Arturo Zamora Jiménez puso fin ayer a 20 años de militancia priísta. El abogado, funcionario y político decidió que ya no existen las condiciones para permanecer en el partido, y por ello, dice, opta por regresar a la condición de ciudadano independiente.
Zamora no era cualquier priísta. El hoy retirado del partido fue senador y diputado federal; además de secretario general del gobierno de Jalisco con Aristóteles Sandoval. Como militante fue secretario general del PRI entre 2018 y 2019, cuando Claudia Ruiz Massieu era la presidenta nacional.
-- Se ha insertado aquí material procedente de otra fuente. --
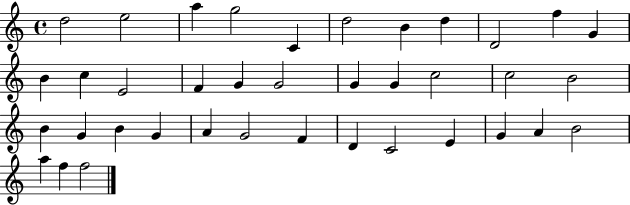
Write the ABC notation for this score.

X:1
T:Untitled
M:4/4
L:1/4
K:C
d2 e2 a g2 C d2 B d D2 f G B c E2 F G G2 G G c2 c2 B2 B G B G A G2 F D C2 E G A B2 a f f2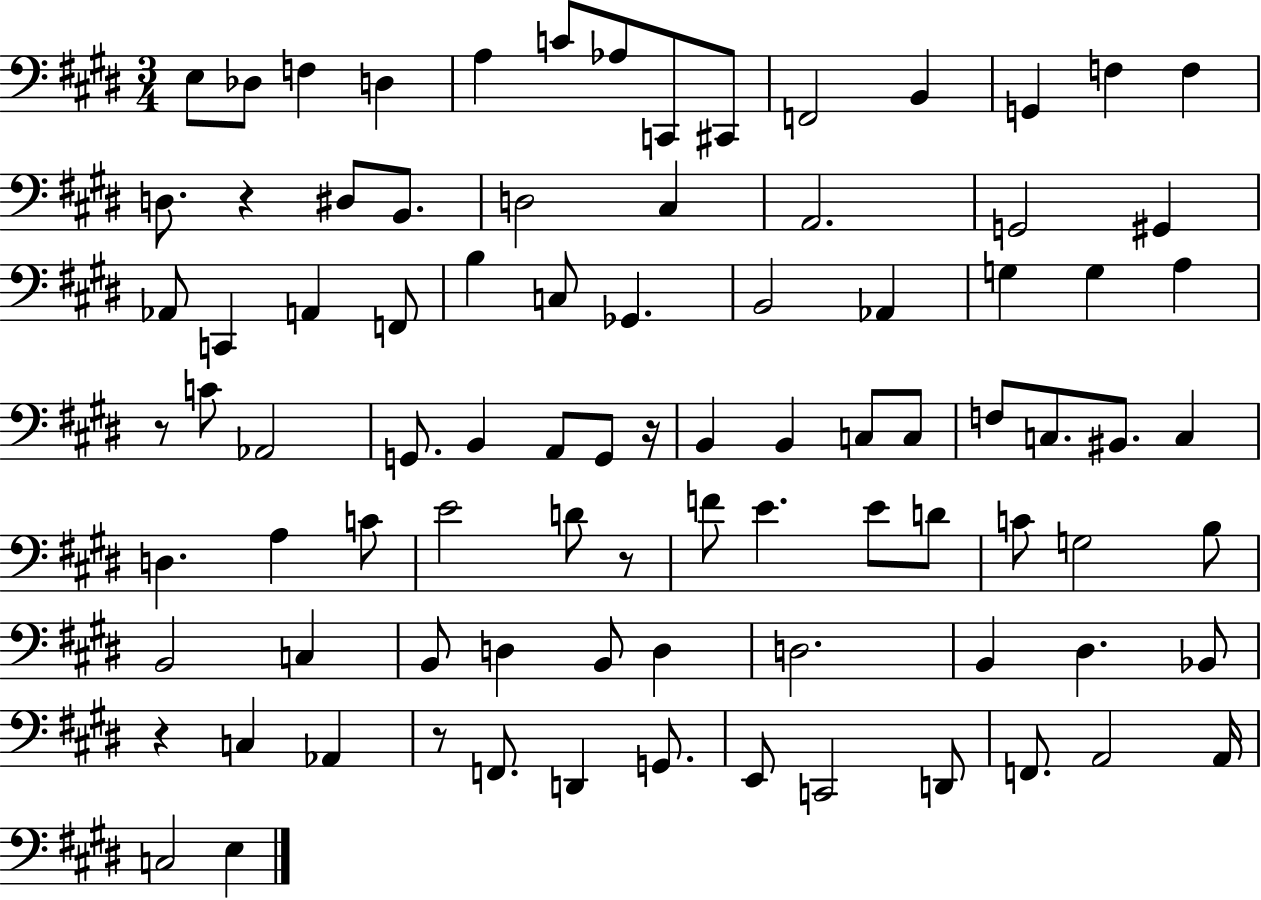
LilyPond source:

{
  \clef bass
  \numericTimeSignature
  \time 3/4
  \key e \major
  e8 des8 f4 d4 | a4 c'8 aes8 c,8 cis,8 | f,2 b,4 | g,4 f4 f4 | \break d8. r4 dis8 b,8. | d2 cis4 | a,2. | g,2 gis,4 | \break aes,8 c,4 a,4 f,8 | b4 c8 ges,4. | b,2 aes,4 | g4 g4 a4 | \break r8 c'8 aes,2 | g,8. b,4 a,8 g,8 r16 | b,4 b,4 c8 c8 | f8 c8. bis,8. c4 | \break d4. a4 c'8 | e'2 d'8 r8 | f'8 e'4. e'8 d'8 | c'8 g2 b8 | \break b,2 c4 | b,8 d4 b,8 d4 | d2. | b,4 dis4. bes,8 | \break r4 c4 aes,4 | r8 f,8. d,4 g,8. | e,8 c,2 d,8 | f,8. a,2 a,16 | \break c2 e4 | \bar "|."
}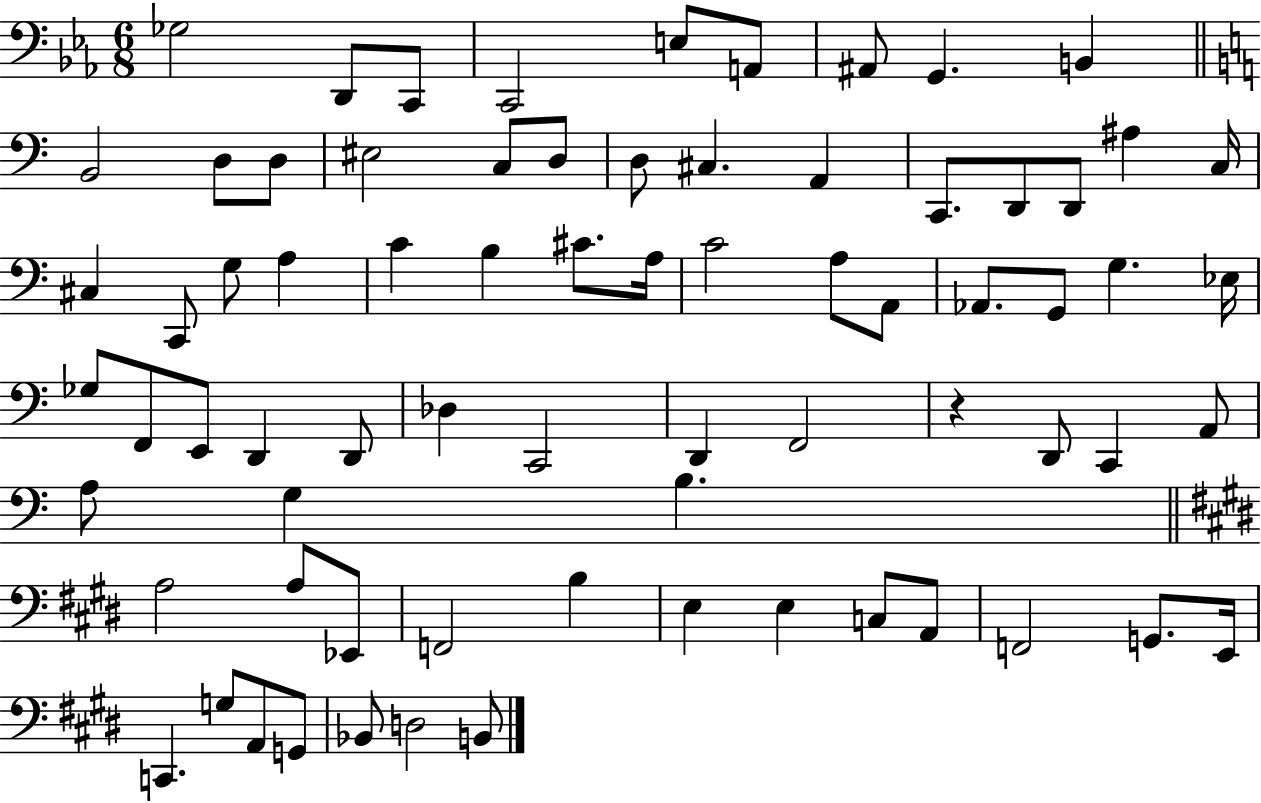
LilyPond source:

{
  \clef bass
  \numericTimeSignature
  \time 6/8
  \key ees \major
  \repeat volta 2 { ges2 d,8 c,8 | c,2 e8 a,8 | ais,8 g,4. b,4 | \bar "||" \break \key c \major b,2 d8 d8 | eis2 c8 d8 | d8 cis4. a,4 | c,8. d,8 d,8 ais4 c16 | \break cis4 c,8 g8 a4 | c'4 b4 cis'8. a16 | c'2 a8 a,8 | aes,8. g,8 g4. ees16 | \break ges8 f,8 e,8 d,4 d,8 | des4 c,2 | d,4 f,2 | r4 d,8 c,4 a,8 | \break a8 g4 b4. | \bar "||" \break \key e \major a2 a8 ees,8 | f,2 b4 | e4 e4 c8 a,8 | f,2 g,8. e,16 | \break c,4. g8 a,8 g,8 | bes,8 d2 b,8 | } \bar "|."
}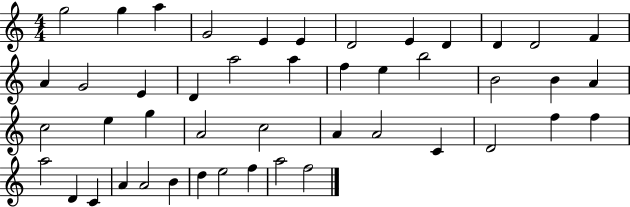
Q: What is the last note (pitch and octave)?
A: F5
También fue responsable de la CNOP. Fue presidente municipal de Zapopan de 2003 a 2006, y también candidato a gobernador.
Su salida del partido no sorprende. Ya hacia rato que la presencia de Zamora se había diluido, sobre todo en meses recientes. Desencantado, estaba al margen, aunque en encuestas de preferencia de intención del voto presentadas desde el año pasado aparecía siempre en los primeros lugares, pues su presencia “de marca” se mantenía.
Tampoco sorprendería si Arturo Zamora Jiménez se toma unos meses antes de anunciar su interés por sumarse, aunque sea como externo, a alguna agrupación o alianza partidista.
El 12 de octubre del año pasado, por ejemplo, el gobernador Enrique Alfaro subió a Twitter una foto donde aparece con el todavía militante del PRI. En el texto del gobernador se lee: “Me dio mucho gusto platicar con Arturo Zamora, un hombre al que respeto y aprecio. Más allá de colores y partidos, compartimos el compromiso de cuidar a Jalisco”.
Hace unas semanas, en la más reciente visita a Jalisco del Secretario de Gobernación, Zamora Jiménez fue invitado a una comida en casa de un personaje local, donde estuvieron el titular de la Segob, Adán Augusto López, y muy pocos más. Casualidad o mensaje, quienes estuvieron presentes dicen que el político local vestía una chamarra de color guinda, muy parecida al color institucional de Morena.
Ayer, en las diferentes entrevistas que se le hicieron, Arturo Zamora no habló de partidos, pero sí de permanecer activo en la vida política. Nada de palabras como retiro, o adiós.
Así las cosas, queda claro que Arturo Zamora decidió convertirse en una especie de agente libre (usando el término beisbolero), y que cada acción o dicho suyo tendrá repercusiones en la vida política de Jalisco, sobre todo ahora que comienza a cobrar velocidad e intensidad rumbo a 2024.
Zamora, ya sea en papel de ciudadano, o de militante, es una pieza clave en la política local. Imposible leer su mente, pero podríamos apostar doble contra sencillo a que no verá desde su casa, cruzado de brazos, las elecciones del próximo año.